DOJ warns Louisville its new immigration policy could violate federal law
Amid signs reading "sanctuary for all," Metro Council last month overwhelming passed what has been called a "separation ordinance."
LOUISVILLE, Ky. (WDRB) -- Amid signs reading "sanctuary for all," Metro Council last month overwhelming passed what has been called a "separation ordinance."
The ordinance takes a new LMPD policy one step further. That policy says LMPD officers will no longer help immigration and customs enforcement officers when it involves only a violation of federal immigration law.

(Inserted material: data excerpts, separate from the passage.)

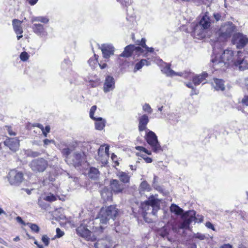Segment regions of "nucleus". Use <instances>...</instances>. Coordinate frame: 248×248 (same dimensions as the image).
Segmentation results:
<instances>
[{
  "label": "nucleus",
  "instance_id": "nucleus-47",
  "mask_svg": "<svg viewBox=\"0 0 248 248\" xmlns=\"http://www.w3.org/2000/svg\"><path fill=\"white\" fill-rule=\"evenodd\" d=\"M97 60L94 58H90L88 61L89 65L92 67H94L95 65L97 64Z\"/></svg>",
  "mask_w": 248,
  "mask_h": 248
},
{
  "label": "nucleus",
  "instance_id": "nucleus-40",
  "mask_svg": "<svg viewBox=\"0 0 248 248\" xmlns=\"http://www.w3.org/2000/svg\"><path fill=\"white\" fill-rule=\"evenodd\" d=\"M41 240L46 246H48L49 244V238L46 235H43Z\"/></svg>",
  "mask_w": 248,
  "mask_h": 248
},
{
  "label": "nucleus",
  "instance_id": "nucleus-2",
  "mask_svg": "<svg viewBox=\"0 0 248 248\" xmlns=\"http://www.w3.org/2000/svg\"><path fill=\"white\" fill-rule=\"evenodd\" d=\"M236 58V56L235 58L233 56L232 50L226 49L224 50L223 53L218 59L217 57L212 59V66L216 70H225L230 63H232L234 64V62Z\"/></svg>",
  "mask_w": 248,
  "mask_h": 248
},
{
  "label": "nucleus",
  "instance_id": "nucleus-13",
  "mask_svg": "<svg viewBox=\"0 0 248 248\" xmlns=\"http://www.w3.org/2000/svg\"><path fill=\"white\" fill-rule=\"evenodd\" d=\"M115 88V81L114 78L110 76L106 77L104 85L103 91L107 93L113 91Z\"/></svg>",
  "mask_w": 248,
  "mask_h": 248
},
{
  "label": "nucleus",
  "instance_id": "nucleus-55",
  "mask_svg": "<svg viewBox=\"0 0 248 248\" xmlns=\"http://www.w3.org/2000/svg\"><path fill=\"white\" fill-rule=\"evenodd\" d=\"M205 226L209 229H211L213 231L215 230L214 225L210 222H207L205 224Z\"/></svg>",
  "mask_w": 248,
  "mask_h": 248
},
{
  "label": "nucleus",
  "instance_id": "nucleus-28",
  "mask_svg": "<svg viewBox=\"0 0 248 248\" xmlns=\"http://www.w3.org/2000/svg\"><path fill=\"white\" fill-rule=\"evenodd\" d=\"M99 176L98 170L95 168H91L89 172V177L93 180H96Z\"/></svg>",
  "mask_w": 248,
  "mask_h": 248
},
{
  "label": "nucleus",
  "instance_id": "nucleus-46",
  "mask_svg": "<svg viewBox=\"0 0 248 248\" xmlns=\"http://www.w3.org/2000/svg\"><path fill=\"white\" fill-rule=\"evenodd\" d=\"M34 126L40 128L42 130L43 135L46 137H47V134L45 132L44 127L42 124L39 123L36 124Z\"/></svg>",
  "mask_w": 248,
  "mask_h": 248
},
{
  "label": "nucleus",
  "instance_id": "nucleus-20",
  "mask_svg": "<svg viewBox=\"0 0 248 248\" xmlns=\"http://www.w3.org/2000/svg\"><path fill=\"white\" fill-rule=\"evenodd\" d=\"M138 120L139 122L138 125L139 130L140 131H143L144 130L147 131L148 129L147 128V125L149 121L148 116L146 114H144L140 117Z\"/></svg>",
  "mask_w": 248,
  "mask_h": 248
},
{
  "label": "nucleus",
  "instance_id": "nucleus-62",
  "mask_svg": "<svg viewBox=\"0 0 248 248\" xmlns=\"http://www.w3.org/2000/svg\"><path fill=\"white\" fill-rule=\"evenodd\" d=\"M111 158H112V160L113 161H114L117 164V165H119V163L116 160V159H117V156L114 154H112V155H111Z\"/></svg>",
  "mask_w": 248,
  "mask_h": 248
},
{
  "label": "nucleus",
  "instance_id": "nucleus-45",
  "mask_svg": "<svg viewBox=\"0 0 248 248\" xmlns=\"http://www.w3.org/2000/svg\"><path fill=\"white\" fill-rule=\"evenodd\" d=\"M83 229H84L85 230V232H84L85 234H83L80 232V234L82 236L85 237L87 238L88 236L90 235L91 232L86 228L85 226H83ZM79 233V230H78V233Z\"/></svg>",
  "mask_w": 248,
  "mask_h": 248
},
{
  "label": "nucleus",
  "instance_id": "nucleus-15",
  "mask_svg": "<svg viewBox=\"0 0 248 248\" xmlns=\"http://www.w3.org/2000/svg\"><path fill=\"white\" fill-rule=\"evenodd\" d=\"M110 186L111 191L115 194L122 193L125 188L124 185L117 179H112L110 181Z\"/></svg>",
  "mask_w": 248,
  "mask_h": 248
},
{
  "label": "nucleus",
  "instance_id": "nucleus-1",
  "mask_svg": "<svg viewBox=\"0 0 248 248\" xmlns=\"http://www.w3.org/2000/svg\"><path fill=\"white\" fill-rule=\"evenodd\" d=\"M119 210L115 205H110L107 207H102L100 209L98 216L94 219V222L96 224L99 223L98 226H95V229L100 232L104 229L110 219L113 221L118 214Z\"/></svg>",
  "mask_w": 248,
  "mask_h": 248
},
{
  "label": "nucleus",
  "instance_id": "nucleus-36",
  "mask_svg": "<svg viewBox=\"0 0 248 248\" xmlns=\"http://www.w3.org/2000/svg\"><path fill=\"white\" fill-rule=\"evenodd\" d=\"M97 107L96 106H93L91 107L90 110V117L93 120L96 119V118L93 116L94 113L96 110Z\"/></svg>",
  "mask_w": 248,
  "mask_h": 248
},
{
  "label": "nucleus",
  "instance_id": "nucleus-64",
  "mask_svg": "<svg viewBox=\"0 0 248 248\" xmlns=\"http://www.w3.org/2000/svg\"><path fill=\"white\" fill-rule=\"evenodd\" d=\"M221 248H232V246L229 244H224L221 247Z\"/></svg>",
  "mask_w": 248,
  "mask_h": 248
},
{
  "label": "nucleus",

The ordinance passed by Metro Council reiterates that and says no metro government employee can ask about someone's immigration status.
"I don't think we should have this ordinance at all," Metro Councilwoman Angela Leet said.
Neither does the Department of Justice, which said a warning to the city of Louisville that the ordinance could violate federal law and thereby put it in danger of losing some $400,000 in grant money for LMPD used to fight drug addiction.
"When we start to get off the road and starting mapping our own laws that are in opposition to federal law, that enters dangerous territory," Leet said.
Mayor Greg Fischer will soon make the city's case to the federal government as to why the ordinance doesn't go against federal law. For now, Fischer's office and Democrats on Metro Council are downplaying the concerns about the ordinance.
Council Democratic caucus chair Bill Hollander issued this statement:
"Our legal advisors have assured us that it violates no federal law. We won't be bullied by President Trump and Jeff Sessions into making Louisville less safe."
And Fischer's spokesman says "It's unfortunate that a few councilmembers are overreacting to this news without all the facts."
But Leet said it could be tough convincing federal officials the city is not in violation.
"The language from both Minneapolis and St. Paul is very, very similar to the language passed in Louisville," Leet said. "And they declare themselves as a sanctuary city."
Fischer has until Dec. 8 to respond to the Department of Justice.